(PROBLEM REQUIREMENTS):
Can you copy the records below word for word, starting at the line that has "咪然五常大米-清香贡米2.5kg.高清大图" and stopping after the line that has "校园二手场创业策划书_第2页", with both of those lines included? Leave the pictures out of your answer.

::: RECORDS :::

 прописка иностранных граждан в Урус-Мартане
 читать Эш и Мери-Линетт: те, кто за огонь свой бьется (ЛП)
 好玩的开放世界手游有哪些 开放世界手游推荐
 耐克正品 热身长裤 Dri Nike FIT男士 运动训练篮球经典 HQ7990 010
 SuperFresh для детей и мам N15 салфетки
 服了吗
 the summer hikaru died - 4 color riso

:::
::: RECORDS :::

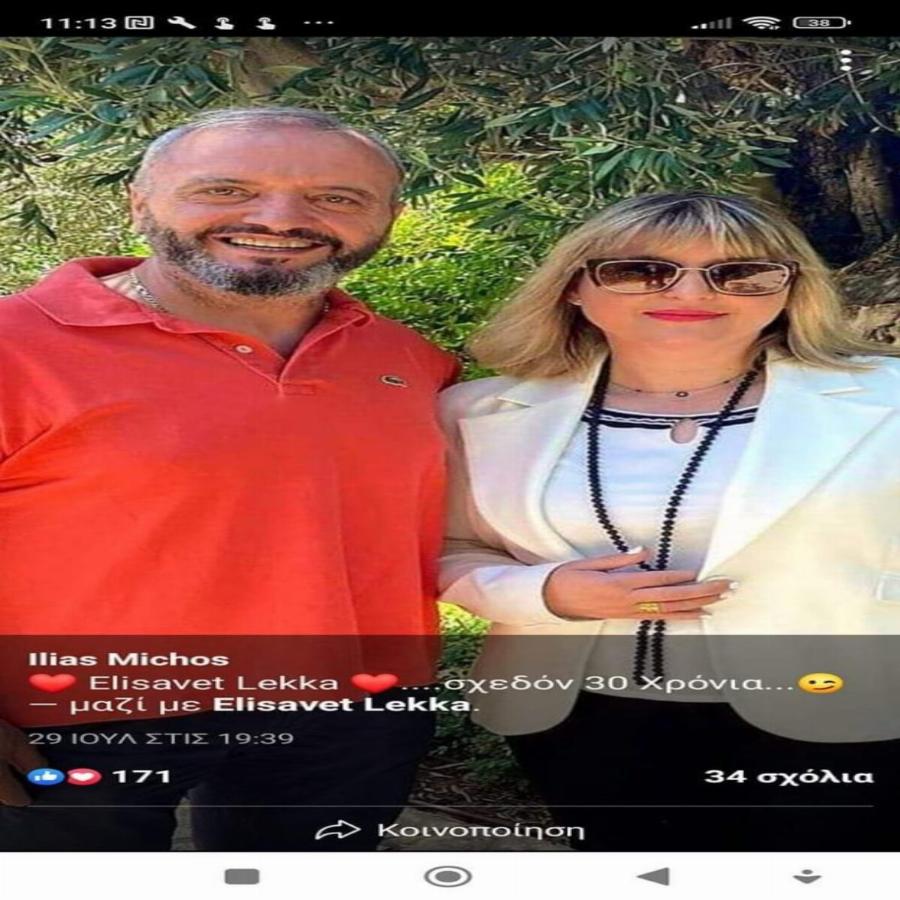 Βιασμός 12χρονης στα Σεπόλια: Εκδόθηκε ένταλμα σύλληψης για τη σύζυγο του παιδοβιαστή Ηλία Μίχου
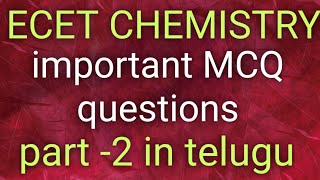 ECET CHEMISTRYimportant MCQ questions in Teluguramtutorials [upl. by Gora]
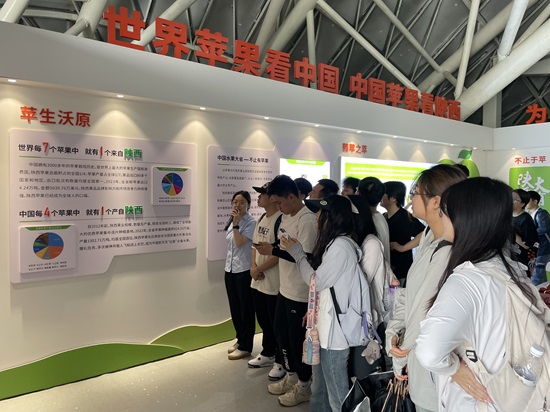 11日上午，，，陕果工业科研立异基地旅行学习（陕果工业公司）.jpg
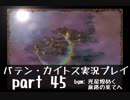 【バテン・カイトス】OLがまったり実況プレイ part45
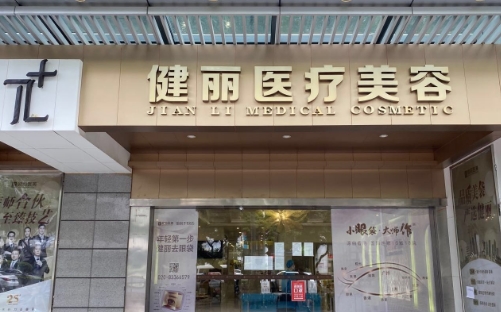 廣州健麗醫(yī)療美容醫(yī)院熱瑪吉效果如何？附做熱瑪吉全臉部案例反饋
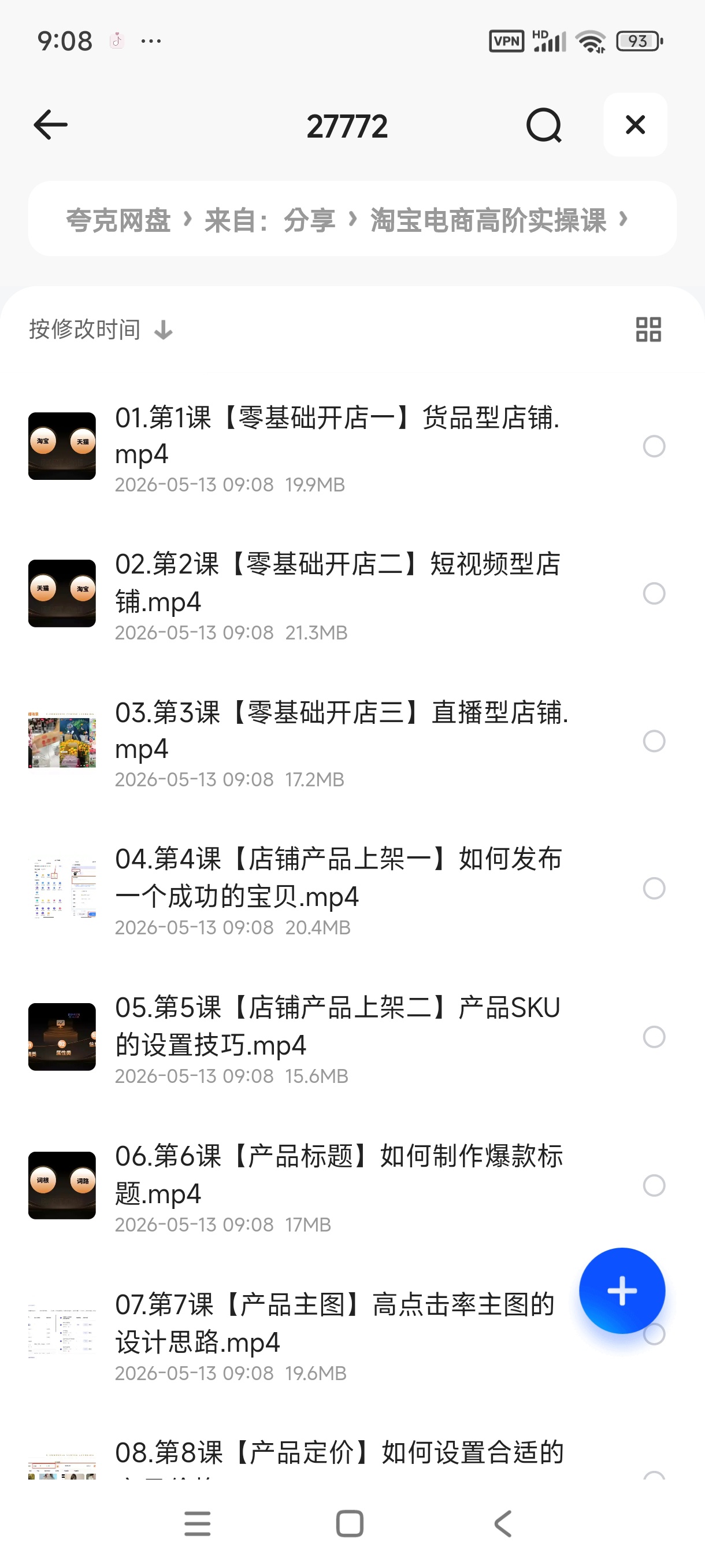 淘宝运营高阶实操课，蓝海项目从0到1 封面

:::
::: RECORDS :::

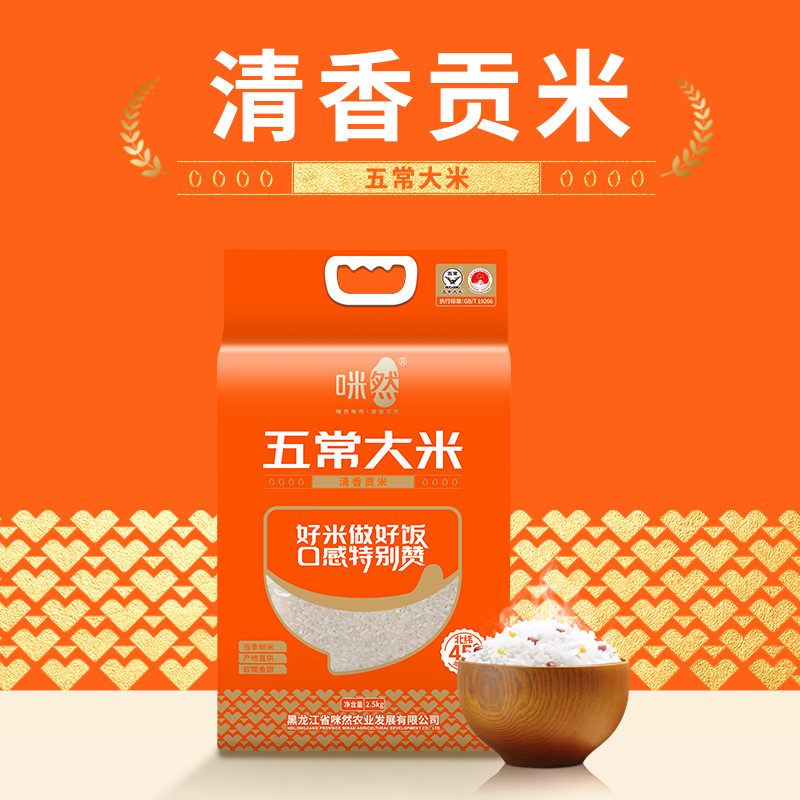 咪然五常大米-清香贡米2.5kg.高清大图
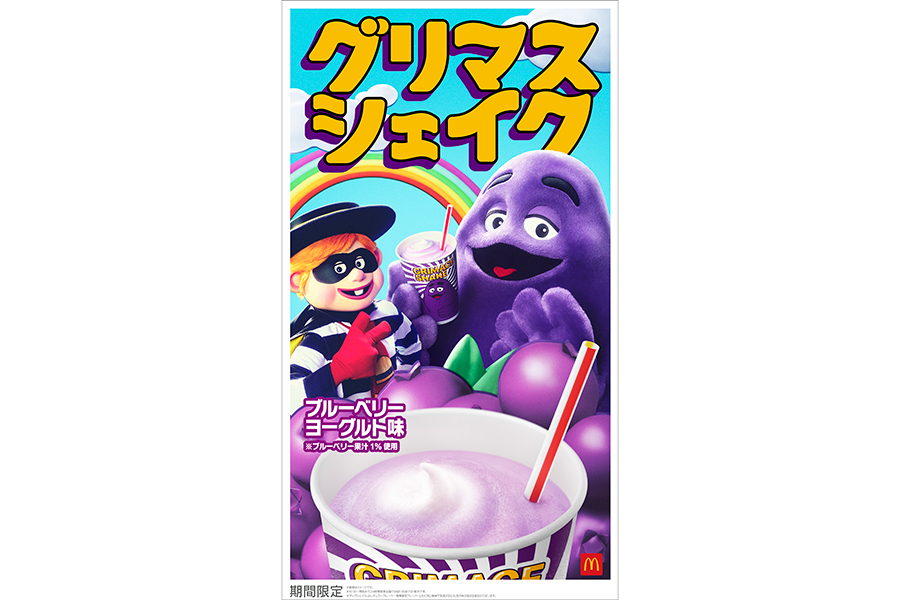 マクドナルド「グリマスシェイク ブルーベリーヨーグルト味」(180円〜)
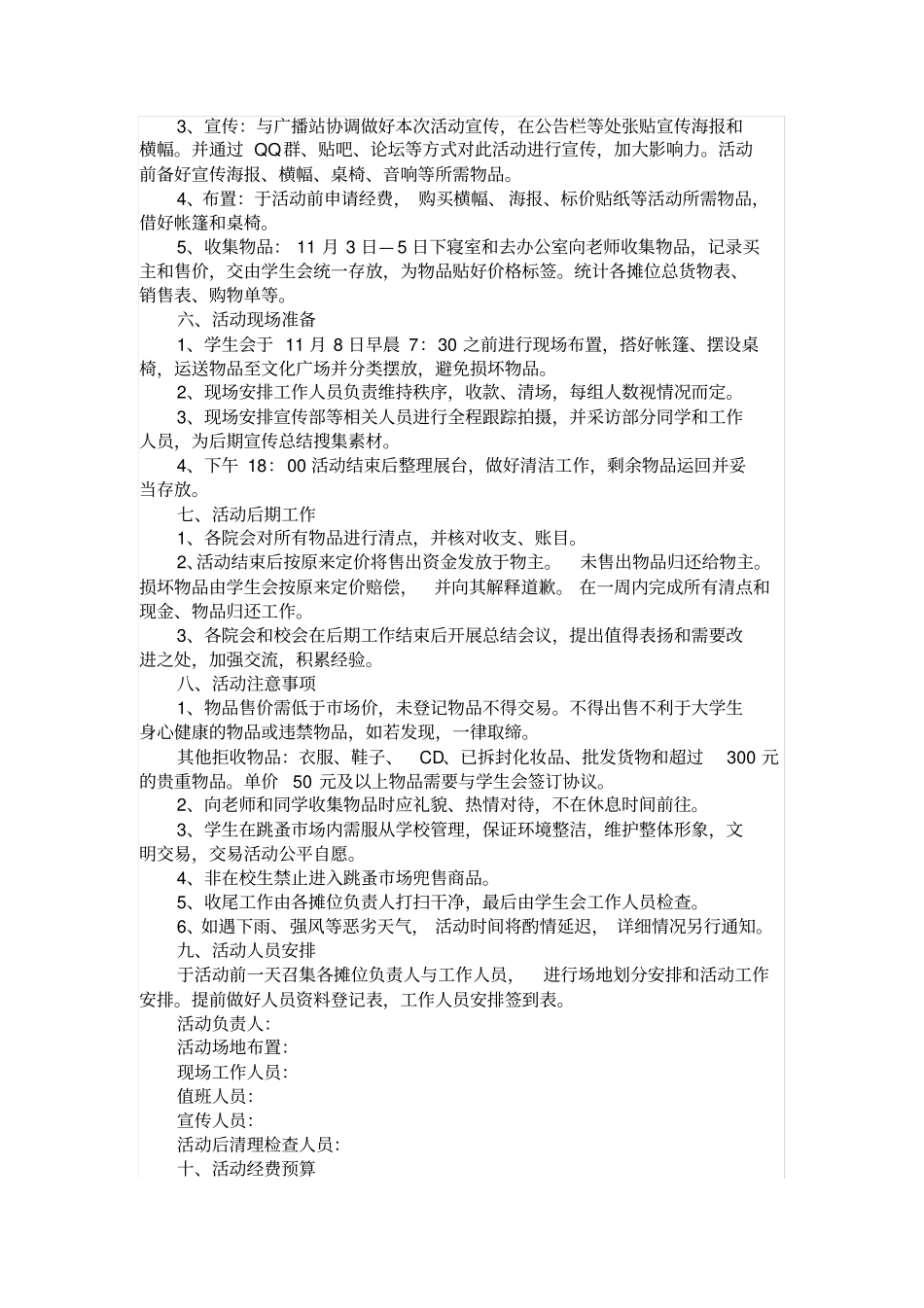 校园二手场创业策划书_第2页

:::

(RESULT):
 咪然五常大米-清香贡米2.5kg.高清大图
 マクドナルド「グリマスシェイク ブルーベリーヨーグルト味」(180円〜)
 校园二手场创业策划书_第2页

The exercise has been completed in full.